Asian shares dipped on Monday on fears of more protectionist measures from the United States while the dollar declined against major currencies after U.S. President Donald Trump criticised the Federal Reserve’s tightening policy. Trump, on Friday, lamented the recent strength of the U.S. dollar and accused the European Union and China of manipulating their currencies.
The dollar index is so far up 2.4 percent this year led largely by Fed rate rises, strong macro-economic data and nervousness about a full-blown tariff war. It was last down 0.2 percent at 94.27, the lowest in more than two weeks. Trump’s remarks on Friday, coupled with new threats to slap duties on all U.S. imports from China, triggered sell-offs in Wall Street and European stocks on Friday, despite good corporate earnings.
Asian stocks took Wall Street’s cue on Monday with MSCI’s broadest index of Asia-Pacific shares outside Japan falling 0.2 percent. Japan’s Nikkei stumbled 1.4 percent, Australian shares and South Korea’s KOSPI index fell 0.9 percent each. Chinese shares also opened lower but quickly reversed their losses, with both the blue-chip index and Shanghai’s SSE Composite up a touch.
“Although U.S. equities edged lower on Friday and the yen strengthened, most cross-asset moves are supportive of APAC equities – particularly dollar weakness, strength in emerging markets FX, and a dramatic bear steepening of global yield curves.
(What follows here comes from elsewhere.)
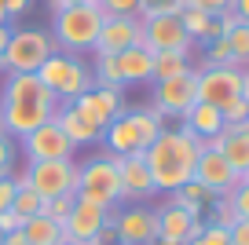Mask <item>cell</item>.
<instances>
[{"instance_id":"1","label":"cell","mask_w":249,"mask_h":245,"mask_svg":"<svg viewBox=\"0 0 249 245\" xmlns=\"http://www.w3.org/2000/svg\"><path fill=\"white\" fill-rule=\"evenodd\" d=\"M59 110V99L44 88L37 73H8L0 92V128L4 136H30L33 128L48 124Z\"/></svg>"},{"instance_id":"2","label":"cell","mask_w":249,"mask_h":245,"mask_svg":"<svg viewBox=\"0 0 249 245\" xmlns=\"http://www.w3.org/2000/svg\"><path fill=\"white\" fill-rule=\"evenodd\" d=\"M198 154H202V143H198L183 124H179V128H161L158 139L143 150L150 179H154V191L158 194H172L183 183H191V179H195Z\"/></svg>"},{"instance_id":"3","label":"cell","mask_w":249,"mask_h":245,"mask_svg":"<svg viewBox=\"0 0 249 245\" xmlns=\"http://www.w3.org/2000/svg\"><path fill=\"white\" fill-rule=\"evenodd\" d=\"M161 128H165V121L150 106L147 110H124V114H117L114 121L103 128L99 143H107V154H114V158H128V154L147 150Z\"/></svg>"},{"instance_id":"4","label":"cell","mask_w":249,"mask_h":245,"mask_svg":"<svg viewBox=\"0 0 249 245\" xmlns=\"http://www.w3.org/2000/svg\"><path fill=\"white\" fill-rule=\"evenodd\" d=\"M103 8L99 4H70V8L52 11V40L66 55L73 52H92L95 37L103 30Z\"/></svg>"},{"instance_id":"5","label":"cell","mask_w":249,"mask_h":245,"mask_svg":"<svg viewBox=\"0 0 249 245\" xmlns=\"http://www.w3.org/2000/svg\"><path fill=\"white\" fill-rule=\"evenodd\" d=\"M121 161L114 154H92L85 165H77V198L92 201V205L103 209H117L121 205Z\"/></svg>"},{"instance_id":"6","label":"cell","mask_w":249,"mask_h":245,"mask_svg":"<svg viewBox=\"0 0 249 245\" xmlns=\"http://www.w3.org/2000/svg\"><path fill=\"white\" fill-rule=\"evenodd\" d=\"M37 77L44 81V88L59 103H73L77 95H85L88 88H92V70H88L77 55H66V52L48 55L44 66L37 70Z\"/></svg>"},{"instance_id":"7","label":"cell","mask_w":249,"mask_h":245,"mask_svg":"<svg viewBox=\"0 0 249 245\" xmlns=\"http://www.w3.org/2000/svg\"><path fill=\"white\" fill-rule=\"evenodd\" d=\"M48 55H55V40L44 30H11V40L0 55V70L8 73H37Z\"/></svg>"},{"instance_id":"8","label":"cell","mask_w":249,"mask_h":245,"mask_svg":"<svg viewBox=\"0 0 249 245\" xmlns=\"http://www.w3.org/2000/svg\"><path fill=\"white\" fill-rule=\"evenodd\" d=\"M22 179L44 201L62 198V194H77V161H30Z\"/></svg>"},{"instance_id":"9","label":"cell","mask_w":249,"mask_h":245,"mask_svg":"<svg viewBox=\"0 0 249 245\" xmlns=\"http://www.w3.org/2000/svg\"><path fill=\"white\" fill-rule=\"evenodd\" d=\"M195 73H198V103L224 110L227 103L246 95V81H242L238 66H202Z\"/></svg>"},{"instance_id":"10","label":"cell","mask_w":249,"mask_h":245,"mask_svg":"<svg viewBox=\"0 0 249 245\" xmlns=\"http://www.w3.org/2000/svg\"><path fill=\"white\" fill-rule=\"evenodd\" d=\"M198 103V73H179L172 81H154V114L161 117H183Z\"/></svg>"},{"instance_id":"11","label":"cell","mask_w":249,"mask_h":245,"mask_svg":"<svg viewBox=\"0 0 249 245\" xmlns=\"http://www.w3.org/2000/svg\"><path fill=\"white\" fill-rule=\"evenodd\" d=\"M136 44H143V18L140 15H107L92 52L95 55H121Z\"/></svg>"},{"instance_id":"12","label":"cell","mask_w":249,"mask_h":245,"mask_svg":"<svg viewBox=\"0 0 249 245\" xmlns=\"http://www.w3.org/2000/svg\"><path fill=\"white\" fill-rule=\"evenodd\" d=\"M110 223H114L121 245H150L158 238V220H154V209L147 205H124L110 212Z\"/></svg>"},{"instance_id":"13","label":"cell","mask_w":249,"mask_h":245,"mask_svg":"<svg viewBox=\"0 0 249 245\" xmlns=\"http://www.w3.org/2000/svg\"><path fill=\"white\" fill-rule=\"evenodd\" d=\"M70 106L77 110L88 124H95V128L103 132L117 114H124V95H121V88H95L92 85L85 95H77Z\"/></svg>"},{"instance_id":"14","label":"cell","mask_w":249,"mask_h":245,"mask_svg":"<svg viewBox=\"0 0 249 245\" xmlns=\"http://www.w3.org/2000/svg\"><path fill=\"white\" fill-rule=\"evenodd\" d=\"M143 44L150 52H191V33L179 15H154L143 18Z\"/></svg>"},{"instance_id":"15","label":"cell","mask_w":249,"mask_h":245,"mask_svg":"<svg viewBox=\"0 0 249 245\" xmlns=\"http://www.w3.org/2000/svg\"><path fill=\"white\" fill-rule=\"evenodd\" d=\"M73 150L77 146L62 136V128L55 121L33 128L30 136H22V154L30 161H73Z\"/></svg>"},{"instance_id":"16","label":"cell","mask_w":249,"mask_h":245,"mask_svg":"<svg viewBox=\"0 0 249 245\" xmlns=\"http://www.w3.org/2000/svg\"><path fill=\"white\" fill-rule=\"evenodd\" d=\"M110 212H114V209H103V205L73 198V209H70V216H66V223H62V238H66V242H77V245L95 242V234L110 223Z\"/></svg>"},{"instance_id":"17","label":"cell","mask_w":249,"mask_h":245,"mask_svg":"<svg viewBox=\"0 0 249 245\" xmlns=\"http://www.w3.org/2000/svg\"><path fill=\"white\" fill-rule=\"evenodd\" d=\"M238 172L231 169L224 161V154L220 150H202L195 161V183H202L205 191H213L216 198H224V194H231L234 187H238Z\"/></svg>"},{"instance_id":"18","label":"cell","mask_w":249,"mask_h":245,"mask_svg":"<svg viewBox=\"0 0 249 245\" xmlns=\"http://www.w3.org/2000/svg\"><path fill=\"white\" fill-rule=\"evenodd\" d=\"M202 150H220L227 165H231L238 176H246V172H249V121L231 124V128H224L220 136L205 139Z\"/></svg>"},{"instance_id":"19","label":"cell","mask_w":249,"mask_h":245,"mask_svg":"<svg viewBox=\"0 0 249 245\" xmlns=\"http://www.w3.org/2000/svg\"><path fill=\"white\" fill-rule=\"evenodd\" d=\"M154 220H158V238L176 242V245H187L202 230V220H198V216L183 212L179 205H169V201H165L161 209H154Z\"/></svg>"},{"instance_id":"20","label":"cell","mask_w":249,"mask_h":245,"mask_svg":"<svg viewBox=\"0 0 249 245\" xmlns=\"http://www.w3.org/2000/svg\"><path fill=\"white\" fill-rule=\"evenodd\" d=\"M121 165V198H150L154 191V179H150V169H147V158L143 154H128V158H117Z\"/></svg>"},{"instance_id":"21","label":"cell","mask_w":249,"mask_h":245,"mask_svg":"<svg viewBox=\"0 0 249 245\" xmlns=\"http://www.w3.org/2000/svg\"><path fill=\"white\" fill-rule=\"evenodd\" d=\"M114 59H117V73H121V88L154 81V52H150L147 44H136V48H128V52L114 55Z\"/></svg>"},{"instance_id":"22","label":"cell","mask_w":249,"mask_h":245,"mask_svg":"<svg viewBox=\"0 0 249 245\" xmlns=\"http://www.w3.org/2000/svg\"><path fill=\"white\" fill-rule=\"evenodd\" d=\"M55 124L62 128V136L70 139L73 146H85V143H99L103 139V132L95 128V124H88L85 117L77 114V110L70 106V103H59V110H55V117H52Z\"/></svg>"},{"instance_id":"23","label":"cell","mask_w":249,"mask_h":245,"mask_svg":"<svg viewBox=\"0 0 249 245\" xmlns=\"http://www.w3.org/2000/svg\"><path fill=\"white\" fill-rule=\"evenodd\" d=\"M183 128L191 132L198 143H205V139H213V136L224 132V117H220V110L209 106V103H195V106L183 114Z\"/></svg>"},{"instance_id":"24","label":"cell","mask_w":249,"mask_h":245,"mask_svg":"<svg viewBox=\"0 0 249 245\" xmlns=\"http://www.w3.org/2000/svg\"><path fill=\"white\" fill-rule=\"evenodd\" d=\"M22 238H26V245H59L62 242V223L48 220V216L40 212V216H33V220L22 223Z\"/></svg>"},{"instance_id":"25","label":"cell","mask_w":249,"mask_h":245,"mask_svg":"<svg viewBox=\"0 0 249 245\" xmlns=\"http://www.w3.org/2000/svg\"><path fill=\"white\" fill-rule=\"evenodd\" d=\"M179 73H191L187 52H154V81H172Z\"/></svg>"},{"instance_id":"26","label":"cell","mask_w":249,"mask_h":245,"mask_svg":"<svg viewBox=\"0 0 249 245\" xmlns=\"http://www.w3.org/2000/svg\"><path fill=\"white\" fill-rule=\"evenodd\" d=\"M18 179V194H15V205H11V212H18V220H33V216H40L44 212V198H40L37 191H33L30 183H26L22 176H15Z\"/></svg>"},{"instance_id":"27","label":"cell","mask_w":249,"mask_h":245,"mask_svg":"<svg viewBox=\"0 0 249 245\" xmlns=\"http://www.w3.org/2000/svg\"><path fill=\"white\" fill-rule=\"evenodd\" d=\"M92 85L95 88H121V73H117V59L114 55H95Z\"/></svg>"},{"instance_id":"28","label":"cell","mask_w":249,"mask_h":245,"mask_svg":"<svg viewBox=\"0 0 249 245\" xmlns=\"http://www.w3.org/2000/svg\"><path fill=\"white\" fill-rule=\"evenodd\" d=\"M227 44H231V55H234V66L246 70L249 66V22H238L231 33H227Z\"/></svg>"},{"instance_id":"29","label":"cell","mask_w":249,"mask_h":245,"mask_svg":"<svg viewBox=\"0 0 249 245\" xmlns=\"http://www.w3.org/2000/svg\"><path fill=\"white\" fill-rule=\"evenodd\" d=\"M179 18H183L191 40H205V33H209V26H213V15H205V11H198V8H183Z\"/></svg>"},{"instance_id":"30","label":"cell","mask_w":249,"mask_h":245,"mask_svg":"<svg viewBox=\"0 0 249 245\" xmlns=\"http://www.w3.org/2000/svg\"><path fill=\"white\" fill-rule=\"evenodd\" d=\"M205 212H209V220H202V223H213V227H224V230L238 220L234 209H231V201H227V194H224V198H213V205L205 209Z\"/></svg>"},{"instance_id":"31","label":"cell","mask_w":249,"mask_h":245,"mask_svg":"<svg viewBox=\"0 0 249 245\" xmlns=\"http://www.w3.org/2000/svg\"><path fill=\"white\" fill-rule=\"evenodd\" d=\"M205 66H234V55H231L227 37H216V40L205 44Z\"/></svg>"},{"instance_id":"32","label":"cell","mask_w":249,"mask_h":245,"mask_svg":"<svg viewBox=\"0 0 249 245\" xmlns=\"http://www.w3.org/2000/svg\"><path fill=\"white\" fill-rule=\"evenodd\" d=\"M183 0H140V18H154V15H179Z\"/></svg>"},{"instance_id":"33","label":"cell","mask_w":249,"mask_h":245,"mask_svg":"<svg viewBox=\"0 0 249 245\" xmlns=\"http://www.w3.org/2000/svg\"><path fill=\"white\" fill-rule=\"evenodd\" d=\"M73 198H77V194L48 198V201H44V216H48V220H55V223H66V216H70V209H73Z\"/></svg>"},{"instance_id":"34","label":"cell","mask_w":249,"mask_h":245,"mask_svg":"<svg viewBox=\"0 0 249 245\" xmlns=\"http://www.w3.org/2000/svg\"><path fill=\"white\" fill-rule=\"evenodd\" d=\"M227 201H231V209H234L238 220H249V179H238V187L227 194Z\"/></svg>"},{"instance_id":"35","label":"cell","mask_w":249,"mask_h":245,"mask_svg":"<svg viewBox=\"0 0 249 245\" xmlns=\"http://www.w3.org/2000/svg\"><path fill=\"white\" fill-rule=\"evenodd\" d=\"M187 245H231L227 242V230L224 227H213V223H202V230H198L195 238Z\"/></svg>"},{"instance_id":"36","label":"cell","mask_w":249,"mask_h":245,"mask_svg":"<svg viewBox=\"0 0 249 245\" xmlns=\"http://www.w3.org/2000/svg\"><path fill=\"white\" fill-rule=\"evenodd\" d=\"M220 117H224V128L249 121V103H246V95H242V99H234V103H227V106L220 110Z\"/></svg>"},{"instance_id":"37","label":"cell","mask_w":249,"mask_h":245,"mask_svg":"<svg viewBox=\"0 0 249 245\" xmlns=\"http://www.w3.org/2000/svg\"><path fill=\"white\" fill-rule=\"evenodd\" d=\"M103 15H140V0H99Z\"/></svg>"},{"instance_id":"38","label":"cell","mask_w":249,"mask_h":245,"mask_svg":"<svg viewBox=\"0 0 249 245\" xmlns=\"http://www.w3.org/2000/svg\"><path fill=\"white\" fill-rule=\"evenodd\" d=\"M183 8H198L205 15H224L234 8V0H183Z\"/></svg>"},{"instance_id":"39","label":"cell","mask_w":249,"mask_h":245,"mask_svg":"<svg viewBox=\"0 0 249 245\" xmlns=\"http://www.w3.org/2000/svg\"><path fill=\"white\" fill-rule=\"evenodd\" d=\"M15 194H18V179L15 176H0V212H8L15 205Z\"/></svg>"},{"instance_id":"40","label":"cell","mask_w":249,"mask_h":245,"mask_svg":"<svg viewBox=\"0 0 249 245\" xmlns=\"http://www.w3.org/2000/svg\"><path fill=\"white\" fill-rule=\"evenodd\" d=\"M11 165H15V143L0 132V176H11Z\"/></svg>"},{"instance_id":"41","label":"cell","mask_w":249,"mask_h":245,"mask_svg":"<svg viewBox=\"0 0 249 245\" xmlns=\"http://www.w3.org/2000/svg\"><path fill=\"white\" fill-rule=\"evenodd\" d=\"M227 242L231 245H249V220H234L227 227Z\"/></svg>"},{"instance_id":"42","label":"cell","mask_w":249,"mask_h":245,"mask_svg":"<svg viewBox=\"0 0 249 245\" xmlns=\"http://www.w3.org/2000/svg\"><path fill=\"white\" fill-rule=\"evenodd\" d=\"M30 4H33V0H0V11H4L8 18H18V15L30 11Z\"/></svg>"},{"instance_id":"43","label":"cell","mask_w":249,"mask_h":245,"mask_svg":"<svg viewBox=\"0 0 249 245\" xmlns=\"http://www.w3.org/2000/svg\"><path fill=\"white\" fill-rule=\"evenodd\" d=\"M0 230L4 234H15V230H22V220H18V212H0Z\"/></svg>"},{"instance_id":"44","label":"cell","mask_w":249,"mask_h":245,"mask_svg":"<svg viewBox=\"0 0 249 245\" xmlns=\"http://www.w3.org/2000/svg\"><path fill=\"white\" fill-rule=\"evenodd\" d=\"M234 15H238L242 22H249V0H234Z\"/></svg>"},{"instance_id":"45","label":"cell","mask_w":249,"mask_h":245,"mask_svg":"<svg viewBox=\"0 0 249 245\" xmlns=\"http://www.w3.org/2000/svg\"><path fill=\"white\" fill-rule=\"evenodd\" d=\"M70 4H99V0H52V11H59V8H70Z\"/></svg>"},{"instance_id":"46","label":"cell","mask_w":249,"mask_h":245,"mask_svg":"<svg viewBox=\"0 0 249 245\" xmlns=\"http://www.w3.org/2000/svg\"><path fill=\"white\" fill-rule=\"evenodd\" d=\"M4 245H26L22 230H15V234H4Z\"/></svg>"},{"instance_id":"47","label":"cell","mask_w":249,"mask_h":245,"mask_svg":"<svg viewBox=\"0 0 249 245\" xmlns=\"http://www.w3.org/2000/svg\"><path fill=\"white\" fill-rule=\"evenodd\" d=\"M11 40V26H0V55H4V48H8Z\"/></svg>"},{"instance_id":"48","label":"cell","mask_w":249,"mask_h":245,"mask_svg":"<svg viewBox=\"0 0 249 245\" xmlns=\"http://www.w3.org/2000/svg\"><path fill=\"white\" fill-rule=\"evenodd\" d=\"M242 81H246V95H249V66L242 70Z\"/></svg>"},{"instance_id":"49","label":"cell","mask_w":249,"mask_h":245,"mask_svg":"<svg viewBox=\"0 0 249 245\" xmlns=\"http://www.w3.org/2000/svg\"><path fill=\"white\" fill-rule=\"evenodd\" d=\"M0 26H8V15H4V11H0Z\"/></svg>"},{"instance_id":"50","label":"cell","mask_w":249,"mask_h":245,"mask_svg":"<svg viewBox=\"0 0 249 245\" xmlns=\"http://www.w3.org/2000/svg\"><path fill=\"white\" fill-rule=\"evenodd\" d=\"M59 245H77V242H66V238H62V242H59Z\"/></svg>"},{"instance_id":"51","label":"cell","mask_w":249,"mask_h":245,"mask_svg":"<svg viewBox=\"0 0 249 245\" xmlns=\"http://www.w3.org/2000/svg\"><path fill=\"white\" fill-rule=\"evenodd\" d=\"M0 245H4V230H0Z\"/></svg>"},{"instance_id":"52","label":"cell","mask_w":249,"mask_h":245,"mask_svg":"<svg viewBox=\"0 0 249 245\" xmlns=\"http://www.w3.org/2000/svg\"><path fill=\"white\" fill-rule=\"evenodd\" d=\"M242 179H249V172H246V176H242Z\"/></svg>"},{"instance_id":"53","label":"cell","mask_w":249,"mask_h":245,"mask_svg":"<svg viewBox=\"0 0 249 245\" xmlns=\"http://www.w3.org/2000/svg\"><path fill=\"white\" fill-rule=\"evenodd\" d=\"M246 103H249V95H246Z\"/></svg>"}]
</instances>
Commodities are also mostly trading higher,” analysts at JPMorgan said in a note to clients.
Trump’s comments against Fed rate hikes helped steepen the Treasury yield curve.
Also playing a role in the global tick-up in yields was a Reuters report that the Bank of Japan was in unusually active discussions to modify its massive easing programme. The BOJ, in turn, offered to buy an unlimited amount of five- to- 10-year Japanese government bonds on Monday. Benchmark 10-year JGB futures, which had started lower on Monday, pared some of their losses on the announcement. The Reuters report and the dollar’s weakness together added to the yen’s strength, which was last up 0.5 percent at 110.91 per dollar.
“Trade tensions remain a risk, but with an extended period until implementation (of the tariffs) and the next round of escalation, APAC equities are unlikely to respond much to Trump repeating threats already known,” JPMorgan added. Investors are now looking ahead to an important meeting between Trump and European Commission President Jean-Claude Juncker.
“Trade tensions are likely to remain in the headlines as Juncker meets President Trump in Washington to discuss potential U.S. tariffs on European autos,” asset manager Insight Investment, which is owned by BNY Mellon, said in a note. “It’s probably a little too early for the indirect impact of the U.S.-China trade issue to be showing up in the data. Nonetheless, the trade numbers that were released for Singapore and Japan were worse than expected.”
In Singapore, for example, exports rose 1.1 percent in the year to June compared with expectations of a 7.6 percent increase, while electronic exports slipped 7.9 percent. Elsewhere, the euro climbed for a third straight day to a two-week top of $1.1746. It was last up 0.1 percent at $1.1741. In commodities, oil prices were held back by concerns over U.S.-China trade tensions and increased supply. U.S. crude was last off 16 cents at $68.1 a barrel after posting its third straight weekly loss. Brent eased 17 cents to $72.90. Spot gold was barely changed at $1,231.8 an ounce.